Why is the Task force Necessary?

In our discussion about action plans, many municipalities shared ideas as to what works best for them and what problems they’ve encountered when they’ve tried different approaches. This experience- sharing is mutually beneficial for all involved.

For example, on the discussion of decision-making, East Hampton already formed a committee on energy issues several years ago, and was able to share some of the pros and cons of that experience. Oyster Bay recently formed their own internal task force on energy and are taking time now to review the numerous possibilities before taking action.

One point discussed was what really are the differences between the programs offered by LIPA's 75MW reduction program and NYPA's wholebuilding program? Both programs help to identify areas where energy efficiency can be achieved in existing buildings. NYPA offers low interest financing to pay for installing new equipment, whereas LIPA's program is paid for by two mechanisms: the Energy Services Company (ESCO) (there are 6 participating) pays for the equipment installation, and they are then reimbursed through the electric savings achieved, as well as through LIPA incentives on the energy reductions they deliver. This new LIPA program produces energy savings based on a pre-approved set of measures, such as lighting upgrades and HVAC replacement. A municipality enters into a contract with the ESCO to give them their monthly energy savings to complete the ESCO contract, but then reaps the full benefit of energy savings after the contract term. NYPA guarantees the efficiency of the equipment and says savings through their program are usually seen immediately, but it is not subject to a contract limiting future changes in usage. These distinctions are one of the important clarifications that the Task Force is helping to bring out.

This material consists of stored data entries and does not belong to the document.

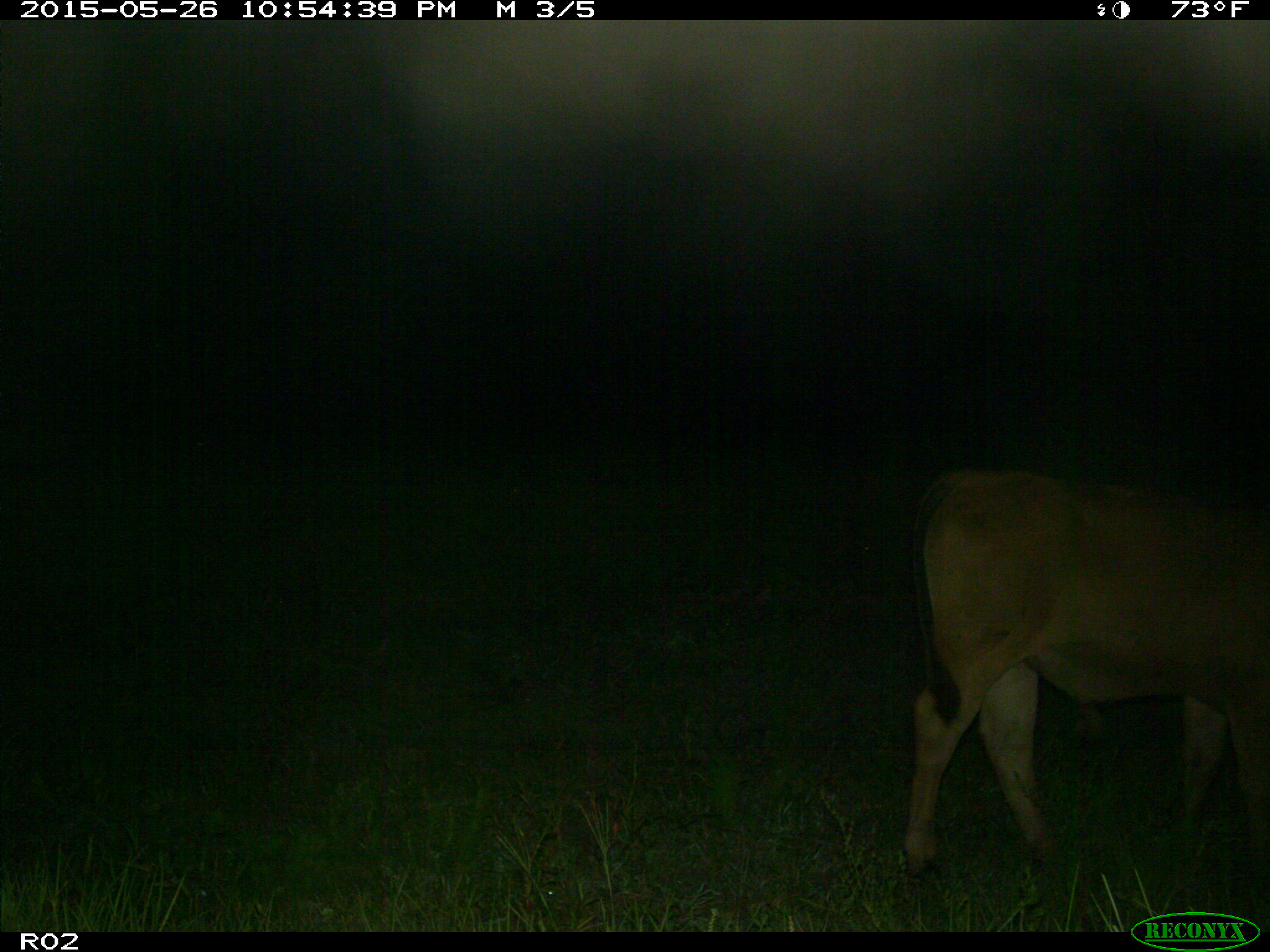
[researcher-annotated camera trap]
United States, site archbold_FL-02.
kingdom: Animalia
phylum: Chordata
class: Mammalia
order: Artiodactyla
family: Bovidae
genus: Bos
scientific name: Bos taurus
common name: domestic cow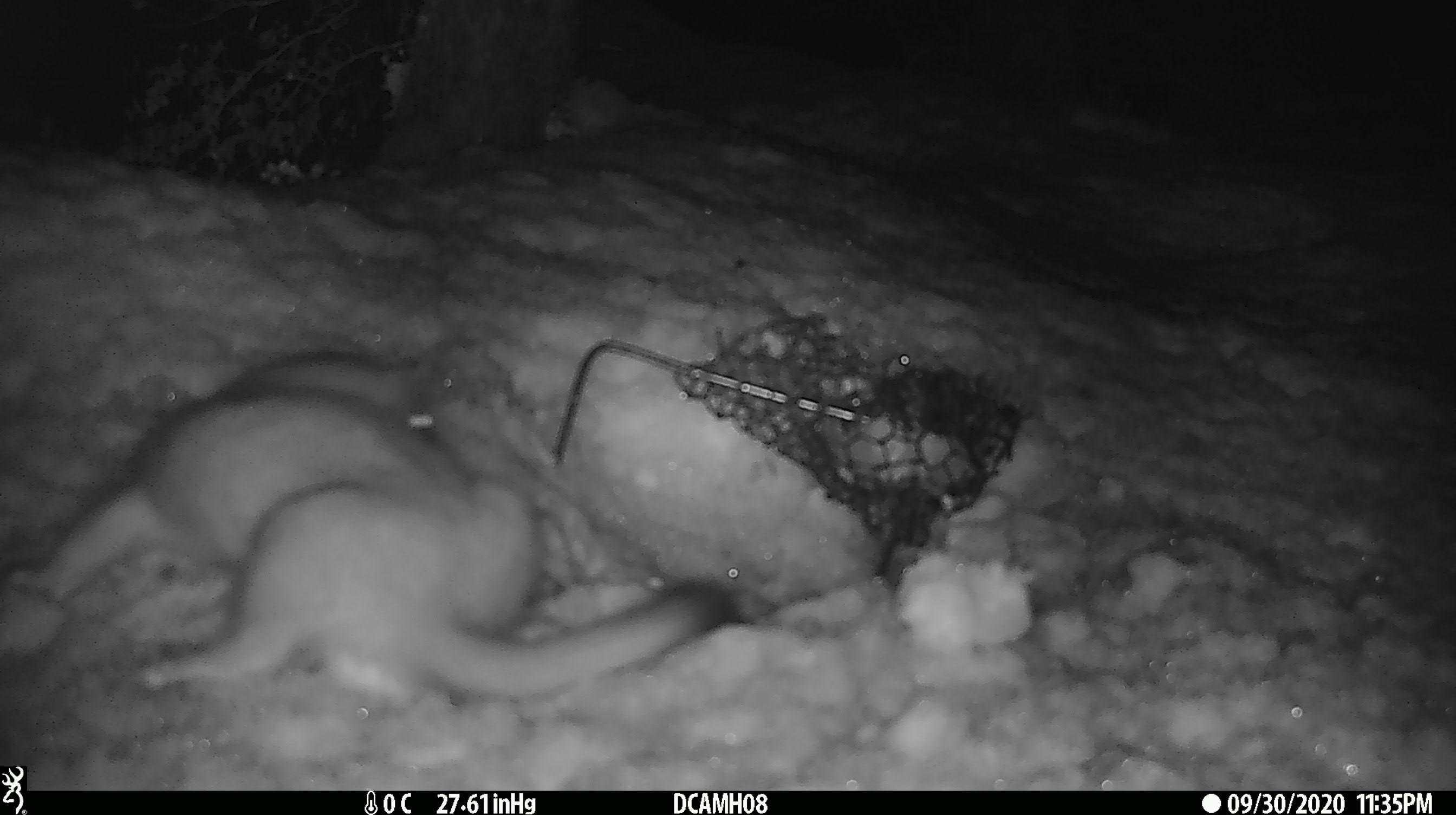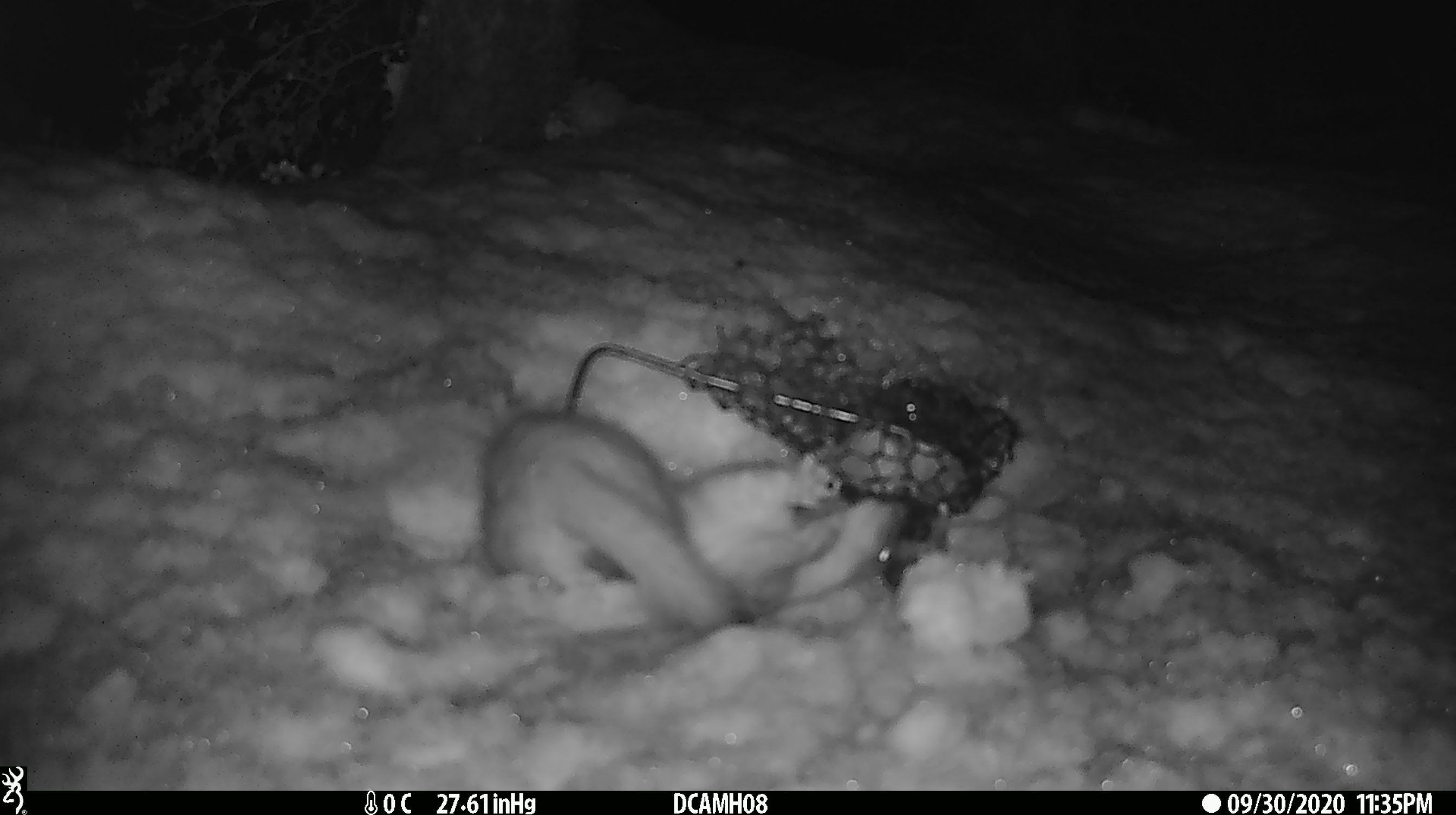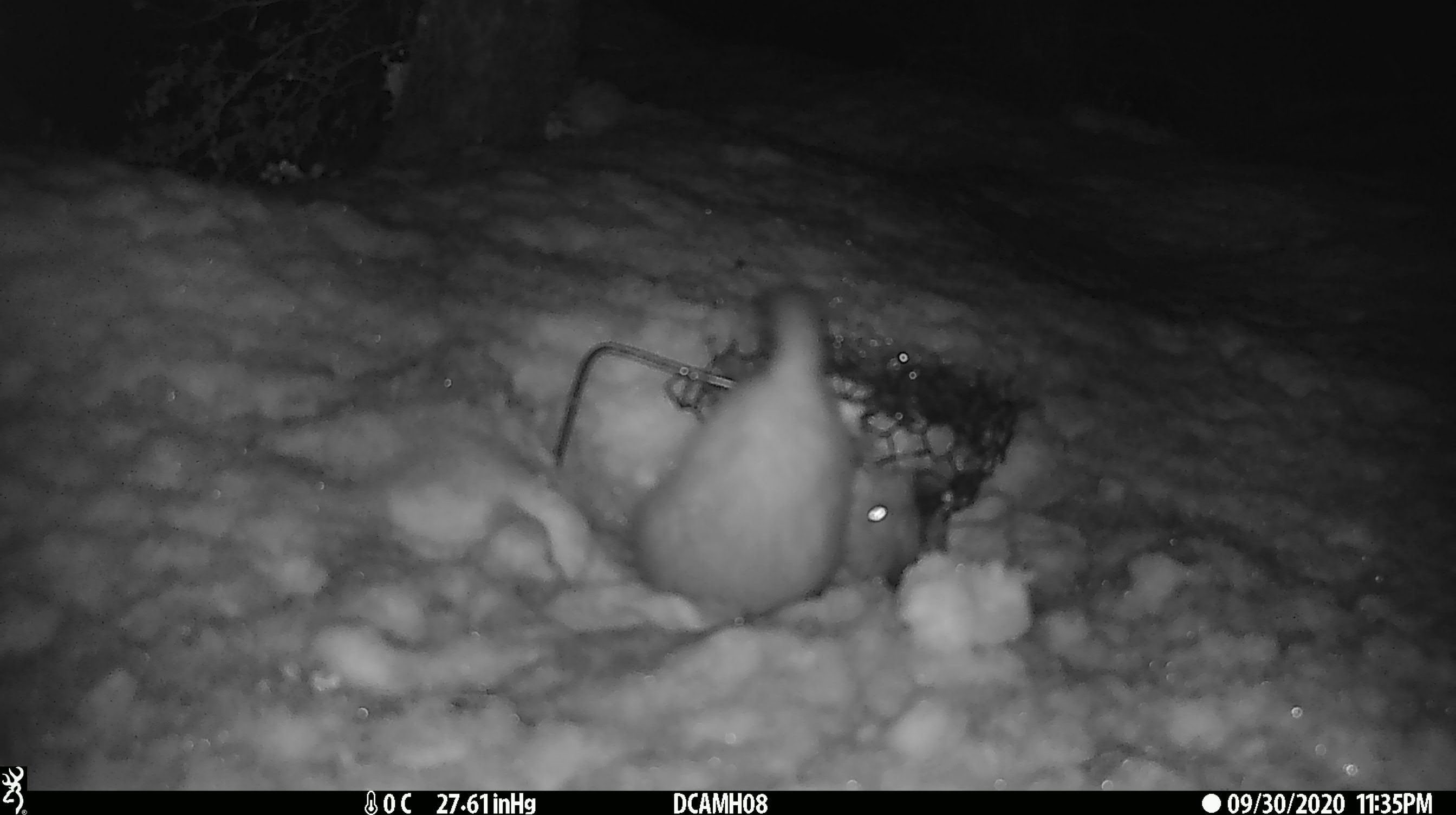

A final discussion brought out what topics to cover at the next meeting to make sure it is as useful as possible. Topics included more on the various technologies, more examples of success stories, and more resolution of this question regarding the relationship between LIPA and NYPA’s programs. Also, Neal asked if the group would like to separate out the discussion on fleets so that it gets a full meeting worth of attention since it is such an important part of the energy saving discussion, and most people agreed that is a good idea.
We’d like to have factsheets on different clean energy technologies available at each meeting. e.g. this meeting packet contained a factsheet on biodiesel. Next meeting may offer a factsheet on geothermal systems, etc.

Meeting Statistics
Who Attended? How many?

Thirty seven people attended the second Task Force meeting, with both counties and 8 (out of thirteen) Long Island towns being represented. Municipalities in attendance were: Nassau County, Suffolk County, Town of Babylon, Town of East Hampton, Town of Hempstead, Town of Huntington, Town of North Hempstead, Town of Oyster Bay, Town of Smithtown, and the Town of Southampton.